» INFORMATION SUPPLIED
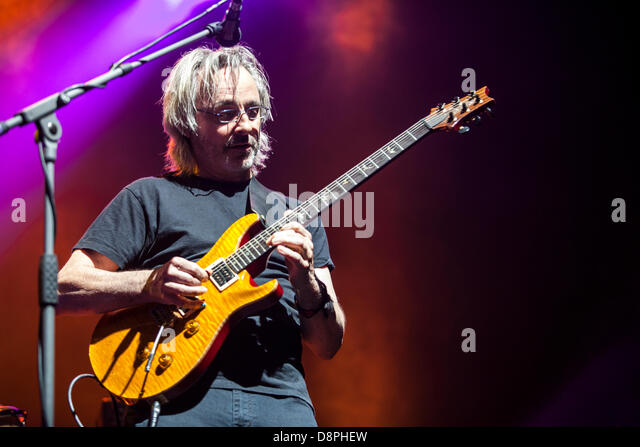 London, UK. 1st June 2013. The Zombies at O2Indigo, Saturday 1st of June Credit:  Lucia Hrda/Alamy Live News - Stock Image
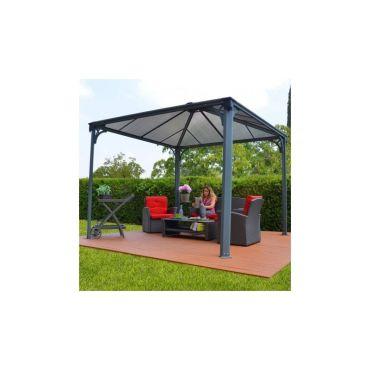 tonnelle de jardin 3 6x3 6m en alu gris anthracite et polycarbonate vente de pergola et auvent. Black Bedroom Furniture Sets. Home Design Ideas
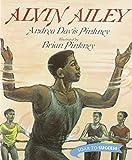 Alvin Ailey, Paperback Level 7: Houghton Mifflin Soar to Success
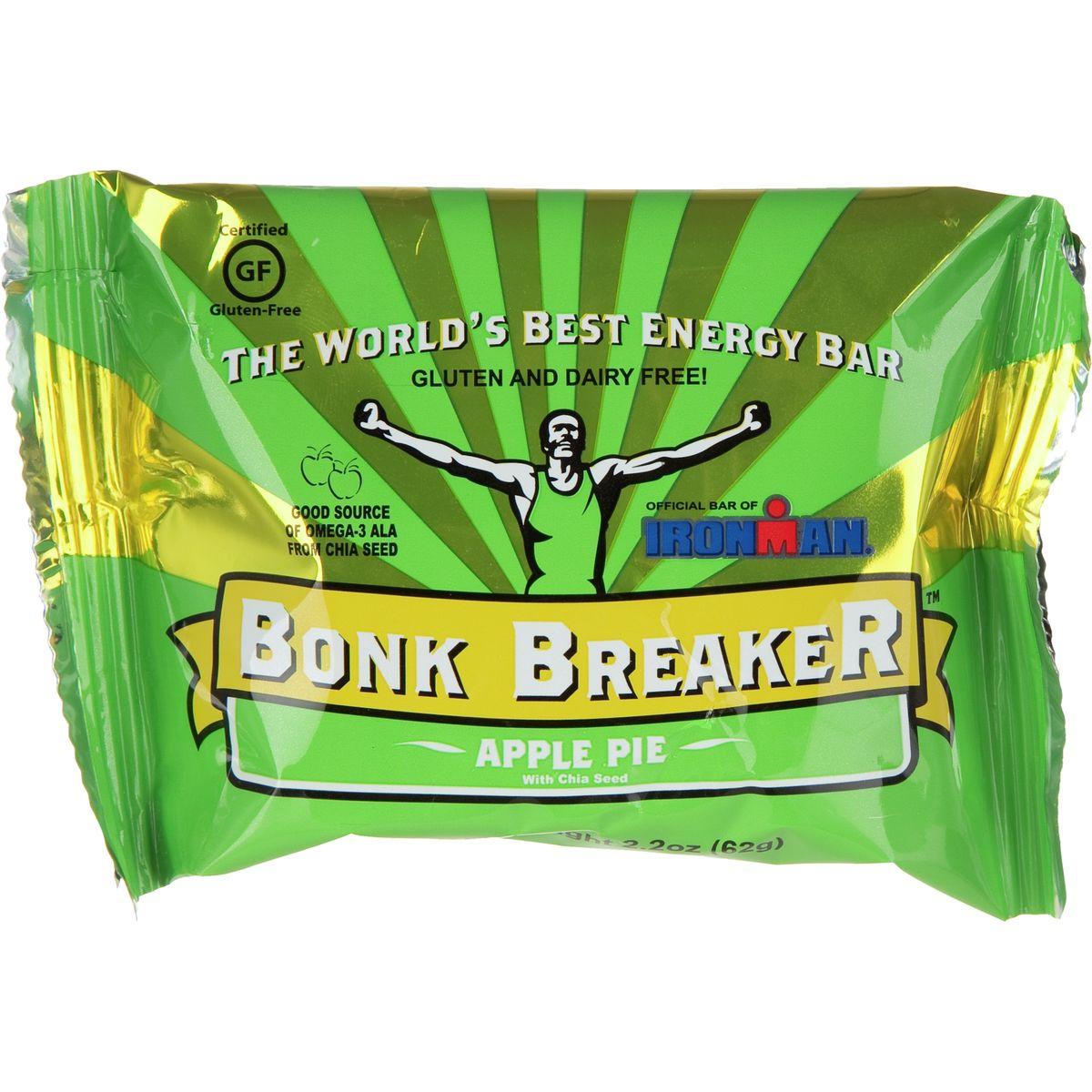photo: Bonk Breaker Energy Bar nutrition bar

» TASK GOAL
With the pictures omitted, print each line of the data above precisely as given.

» RESULT
 London, UK. 1st June 2013. The Zombies at O2Indigo, Saturday 1st of June Credit:  Lucia Hrda/Alamy Live News - Stock Image
 tonnelle de jardin 3 6x3 6m en alu gris anthracite et polycarbonate vente de pergola et auvent. Black Bedroom Furniture Sets. Home Design Ideas
 Alvin Ailey, Paperback Level 7: Houghton Mifflin Soar to Success
photo: Bonk Breaker Energy Bar nutrition bar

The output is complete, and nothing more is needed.